Swedenborg was a respected academic who methodically described the spiritual world, and left a strange collection of works which captivated the most eminent thinkers. Swedenborg derived inspiration from dreams and visions, and claimed to be able to visit heaven and hell at will. His works were widely read after his death and highly regarded by poets, writers and mystics such as Blake, Baudelaire, Strindberg, Balzac, Yeats, Jung, and William James.
A doctor of philosophy by the age of 21, Swedenborg travelled around Europe seeking out the most important scientists of his day. When he returned to Sweden in 1714, his incredible breadth of knowledge and daring scientific theories brought him fame and glory. But in 1743 he wrote ‘the Lord revealed himself to me … and lent me . the power to communicate with spirits and angels‘.
From then on, Swedenborg gave up the secular sciences and devoted himself to describing this spiritual world which gradually unravelled itself before him, using the precision gleaned from his former training. The seeds of this change in direction had been sown as early as 1736, when he decided to write down his dreams as signs of another reality. It also appears likely that he spontaneously engaged in meditation exercises accompanied by breathing techniques similar to those used in yoga, with which he could not have been familiar. Swedenborg never lost his calm assurance, even when confronted with the unique phenomena which manifested themselves to him.
Compiled in Latin, apart from scientific tracts, his works include The Heavenly Arcana (8 vols; 1747-58), On The New Jerusalem and on its Celestial Doctrine (1758), and The True Christian Religion Containing the Universal Theology of the New Church (1771). His mystical works were very influential; Kant was later to dedicate one of his books to them.
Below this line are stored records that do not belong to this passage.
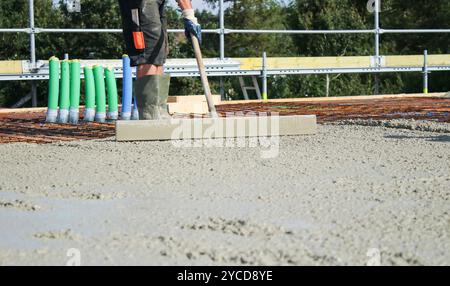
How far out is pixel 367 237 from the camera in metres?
2.49

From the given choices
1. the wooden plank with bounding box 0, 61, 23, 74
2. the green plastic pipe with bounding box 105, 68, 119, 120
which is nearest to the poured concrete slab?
the green plastic pipe with bounding box 105, 68, 119, 120

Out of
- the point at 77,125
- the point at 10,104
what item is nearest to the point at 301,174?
the point at 77,125

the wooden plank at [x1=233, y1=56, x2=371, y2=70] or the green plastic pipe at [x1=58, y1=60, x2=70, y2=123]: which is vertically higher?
the wooden plank at [x1=233, y1=56, x2=371, y2=70]

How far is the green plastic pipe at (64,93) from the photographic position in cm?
761

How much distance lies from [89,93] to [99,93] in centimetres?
10

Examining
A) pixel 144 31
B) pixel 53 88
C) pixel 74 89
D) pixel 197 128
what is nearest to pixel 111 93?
pixel 74 89

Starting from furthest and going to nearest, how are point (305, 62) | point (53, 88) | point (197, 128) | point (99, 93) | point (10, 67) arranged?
point (305, 62)
point (10, 67)
point (99, 93)
point (53, 88)
point (197, 128)

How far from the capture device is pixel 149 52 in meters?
6.14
Some Swedenborg essentials
There is an underlying unity of all life, emanating from the one infinite Source described as love. All life in all of its forms is part of an overall form which he calls the Universal Human.
2. The Fall
‘What belongs to oneself’ (modem term Ego), gives man the capacity to experience life as if he were independent of the Source. The great illusion into which man falls – the belief that he is separate, independent and essentially alone – from this arises the negative emotions of fear, shame, guilt, envy, hatred etc. From this state redemption comes. Although in this state man is eternally united to the one source (the father), he is unaware of his inner heaven and divine sonship. This separation is termed ‘hell’.
When the separated depths are stirred by divine spirit, the Son (within) is called and chooses to return home to the Father (within). The experience of love and freedom within enables the ‘Son’ to become Christ within and gradually put to death the Ego of separation. This was mirrored in Jesus on the Cross.
Redemption then is man going through circles of Enlightenment while he is alternating the emerging awareness with some lurking ‘hellish’ Ego tendencies, often disguised in a deeper part of the mind and life. This purifying process is repeated eternally since total purification of the natural consciousness is never completely attained.
5. Life after death and resurrection
When someone dies, he simply crosses from one world to another. Resurrection refers to the continuity of life. The spirit guides (angels) are with someone who has awakened (resurrected) and they do not leave anyone for they love each and everyone regardless. The direction the now spirit person goes in, is entirely due to who they really are, since they cannot conceal their true nature. All are drawn toward those of similar nature in the next realm leading to ‘heaven’ or ‘hell’.